Selon ses propres dires, Amazon, qui a rapporté jusqu'à présent à Jeff Bezos une richesse personnelle d'environ 25 milliards de dollars, est impatient d'élargir ses services à la CIA au-delà de l'accord initial de 600 millions de dollars. "Nous espérons une relation fructueuse avec la CIA", a déclaré Amazon dans un communiqué il y a deux mois. Alors que Bezos continue de s’enrichir encore plus grâce à Amazon, quelle est la probabilité que cet objectif affecte la couverture de la CIA par son journal ?

Norman Solomon est co-fondateur de RootsAction.org et directeur fondateur de l'Institute for Public Accuracy. Ses livres comprennent La guerre rendue facile: comment les présidents et les experts continuent de nous filer à la mort. Les informations sur le documentaire basé sur le livre se trouvent sur www.WarMadeEasyTheMovie.org.

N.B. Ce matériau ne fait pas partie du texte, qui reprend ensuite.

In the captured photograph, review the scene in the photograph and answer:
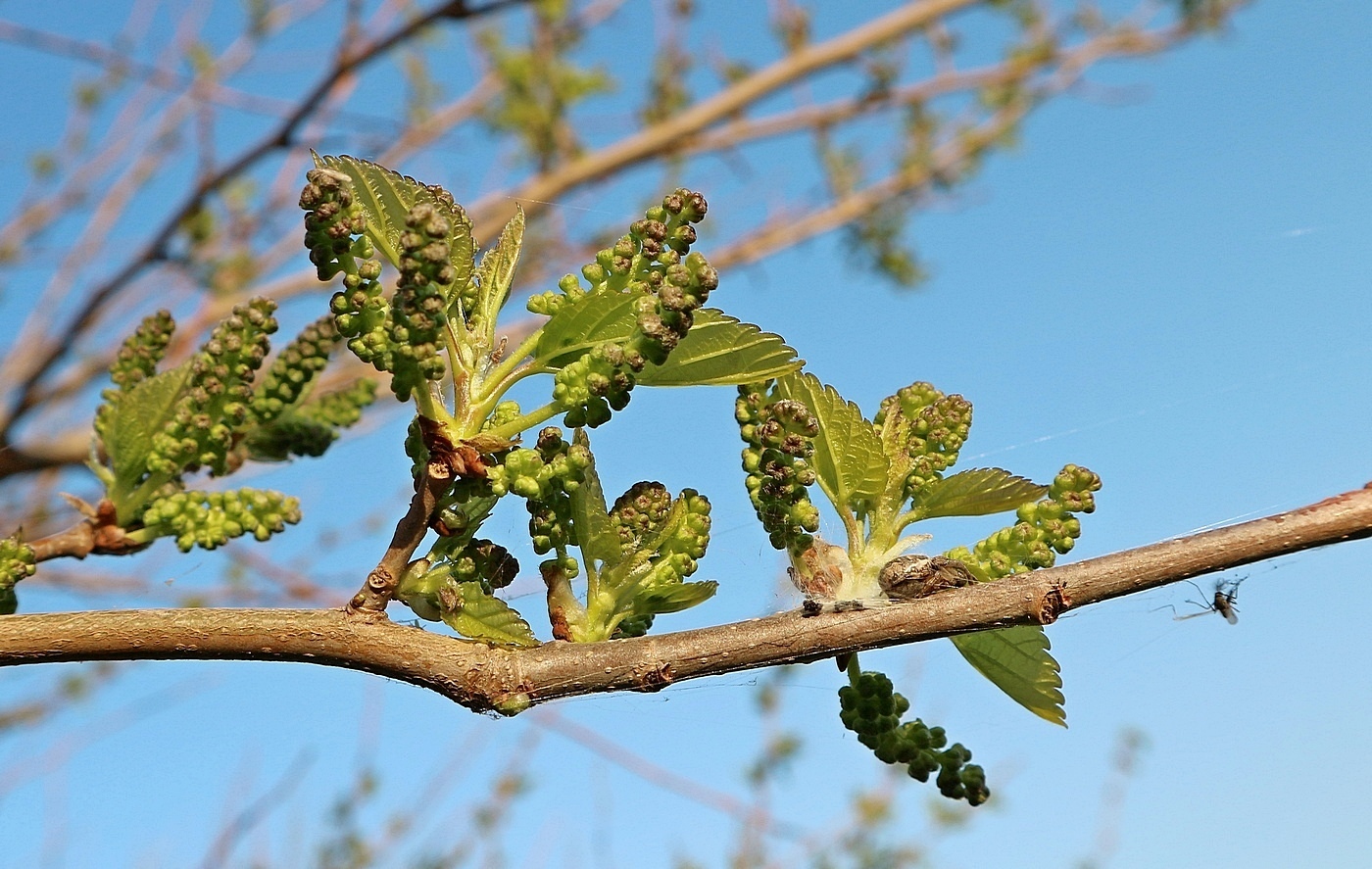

2 commentaires pour “Acheter une place à la table de Surveillance State »

  1. chercheur de mirage
    Janvier 14, 2014 à 05: 04

    L’opération Mockingbird ne s’est jamais arrêtée, elle s’est simplement déformée et est allée plus loin. Les gens commencent à prendre conscience de la relation incestueuse que les médias entretiennent avec le gouvernement, au profit des grandes entreprises. La dénonciation de M. Snowden pourrait contribuer à faire la lumière sur certains aspects très sombres de la situation dans son ensemble. Les spécialistes d'image travaillent au fil du temps, mais il leur sera impossible de le discréditer puisqu'il est reparti avec leurs propres documents.

  2. Paul G.
    Janvier 14, 2014 à 03: 10

    … le Post, sans doute le média politique le plus important aux États-Unis. Puisque les bureaucrates de Washington reçoivent une grande partie de leurs informations du Washington Post, on peut affirmer sans se tromper que le point de vue néo-conservateur et centré sur l'Amérique du Post est l'épicentre de la « bulle du Beltway » ; ce cocon de nationalisme. L’Amérique est la vision du monde qui est à l’origine de la tentative désastreuse et continue de Washington de contrôler le monde. Ce qui ne fait qu’inspirer le terrorisme, tout en gaspillant nos ressources nationales (l’argent des contribuables), dont nous avons besoin chez nous.